■ PROBLEM DETAILS ■
Reproduce every one of the records below word for word, omitting the pictures.

■ SUPPLIED MATERIAL ■
+===+
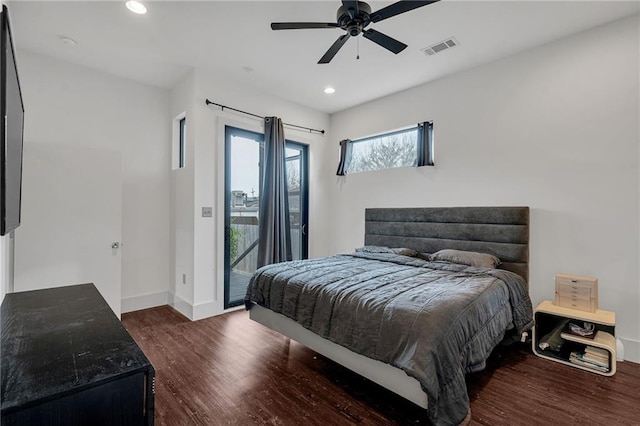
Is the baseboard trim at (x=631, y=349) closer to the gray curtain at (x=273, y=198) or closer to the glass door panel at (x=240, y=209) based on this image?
the gray curtain at (x=273, y=198)

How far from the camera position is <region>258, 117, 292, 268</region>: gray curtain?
13.9 feet

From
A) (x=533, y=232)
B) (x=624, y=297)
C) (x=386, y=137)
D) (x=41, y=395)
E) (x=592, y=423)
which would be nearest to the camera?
(x=41, y=395)

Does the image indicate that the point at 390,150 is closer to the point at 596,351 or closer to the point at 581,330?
the point at 581,330

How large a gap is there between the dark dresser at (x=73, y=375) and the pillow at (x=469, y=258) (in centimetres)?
300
+===+
■ WORKED SOLUTION ■
Is the baseboard trim at (x=631, y=349) closer to the gray curtain at (x=273, y=198) or closer to the glass door panel at (x=240, y=209) based on this image?
the gray curtain at (x=273, y=198)

How far from the camera position is <region>258, 117, 292, 268</region>: gray curtain?
13.9 feet

From
A) (x=533, y=232)
B) (x=624, y=297)
C) (x=386, y=137)
D) (x=41, y=395)
E) (x=592, y=423)
which would be nearest to the camera?
(x=41, y=395)

Does the image indicate that the point at 390,150 is closer to the point at 596,351 or closer to the point at 581,330?
the point at 581,330

How large a gap is there between the dark dresser at (x=73, y=375) and the pillow at (x=469, y=258) (in centimetres)?
300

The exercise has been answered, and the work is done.